Results (3D -> 2D)
Reading in 3D Object File
As one can see from the graphs, there seems to be no notable speedup by using MPI vs. the serial algorithm in reading from the .obj file and creating the vertex list and face list. Moreover, even as the file size increases (from 530 vertices, 992 faces in the teapot to 844 vertices, 1684 faces in pikachu), the MPI implementation actually becomes slower than the serial implementation. The speedups (or lack thereof) seem to be getting worse with increasing file size. This implies that reading from a file is a sufficiently inexpensive procedure that cannot be easily parallelized. It is merely faster to read in the file in serial, no matter the length of the file.
Finding Intersections and Writing to Image
Next we come to the "finding segments" portion of the code. Here we try to find line segments that intersect each slice plane. At first, we assign each of the p processors the pth slice plane via MPI. The speedups were quite nice (as demonstrated by the graphs), although the efficiency does not stay near 1 for few long (i.e. drops off close to 4 processors, typically). the speedups typically level out at around 32 processors, implying that for a given problem size there is a specific number of processors which creates the maximum speedup; adding extra processors would actually slow down the computation. This is most likely due to many processors simultaneously trying to write large files to the disk. Such access pattern (at least on our non-SSD hard drives) is very slow. A disk-based harddrive simply cannot write multiple large files at the same time.
We thought that the bottleneck in this procedure was that there was an extra "for" loop at every slice plane, since each processor had to check every face for every slice plane. We decided to make a CUDA implementation by assigning each thread to a face of the object, thereby eliminating an extra "for" loop over the faces. Surprisingly this implementation only provided moderate speedups over the serial algorithm. Moreover, it seems to be getting worse with job size, i.e. for pikachu, (image size 1824 by 1824) the speedup is only 1.09 while for the teapot (image size 384, 792) the speedup was close to 1.3. The most likely explanation of this observation is that there is a lot of overhead in the communication between CPU and GPU since we must pass the entire face list (once) and an image array (at every iteration).

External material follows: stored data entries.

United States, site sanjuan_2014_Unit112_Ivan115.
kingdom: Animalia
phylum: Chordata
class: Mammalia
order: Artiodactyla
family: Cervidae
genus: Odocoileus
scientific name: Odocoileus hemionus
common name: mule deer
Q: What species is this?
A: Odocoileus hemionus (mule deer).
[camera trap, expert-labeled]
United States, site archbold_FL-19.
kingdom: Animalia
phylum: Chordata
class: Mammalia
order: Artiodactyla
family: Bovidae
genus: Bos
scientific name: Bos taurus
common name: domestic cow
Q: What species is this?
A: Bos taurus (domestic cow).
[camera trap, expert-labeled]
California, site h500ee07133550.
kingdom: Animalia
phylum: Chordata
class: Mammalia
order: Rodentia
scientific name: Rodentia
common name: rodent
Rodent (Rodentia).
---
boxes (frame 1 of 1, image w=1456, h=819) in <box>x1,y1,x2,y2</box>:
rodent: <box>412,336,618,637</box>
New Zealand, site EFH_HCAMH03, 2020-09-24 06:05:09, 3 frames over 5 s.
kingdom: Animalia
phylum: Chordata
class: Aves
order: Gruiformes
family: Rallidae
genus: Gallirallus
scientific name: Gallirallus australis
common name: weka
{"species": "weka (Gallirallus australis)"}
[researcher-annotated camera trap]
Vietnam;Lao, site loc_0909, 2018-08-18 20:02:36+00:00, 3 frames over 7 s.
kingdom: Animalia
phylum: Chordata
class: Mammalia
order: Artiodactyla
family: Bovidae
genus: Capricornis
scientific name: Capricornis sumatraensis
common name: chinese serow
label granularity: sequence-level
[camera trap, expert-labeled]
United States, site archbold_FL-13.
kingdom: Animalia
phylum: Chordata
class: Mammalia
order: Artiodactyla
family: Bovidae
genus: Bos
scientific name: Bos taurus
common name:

We tested for weak scaling in the "finding segments" portion of the code by keeping the job size constant across a number of different processors and number of slices. In the graph we demonstrated that if we assign 25 jobs per processor, as the number of processors increased, the computation time increased linearly. This finding is very strange since the jobs are embarrassingly parallel, i.e. there is literally no communication between processors since each is writing to the same file. One explanation is that as the number of processors increases there is increasing competition to write to the same file and consequently there is a long wait to write to a file. This would explain why the computation time scales linearly with the number of processors despite a constant job per processor ratio.
Thus, it appears that our MPI code exhibits neither weak scaling nor strong scaling.
However, at the end of the day we still saw order of magnitude speedups. Our fastest parallel code (MPI with 16 processors) had a computation time of 1.55s as opposed to 11.66s of its serial ounterpart in 100 slices of teapot. For 100 slices of Pikachu we obtained 6.0s for 32 processors in MPI, 74.12 in serial. Finally for the chair we had 5.7s using 32 processors in MPI, 77.9s in serial. Thus we obtain an order of magnitude increase in speed via our parallelization!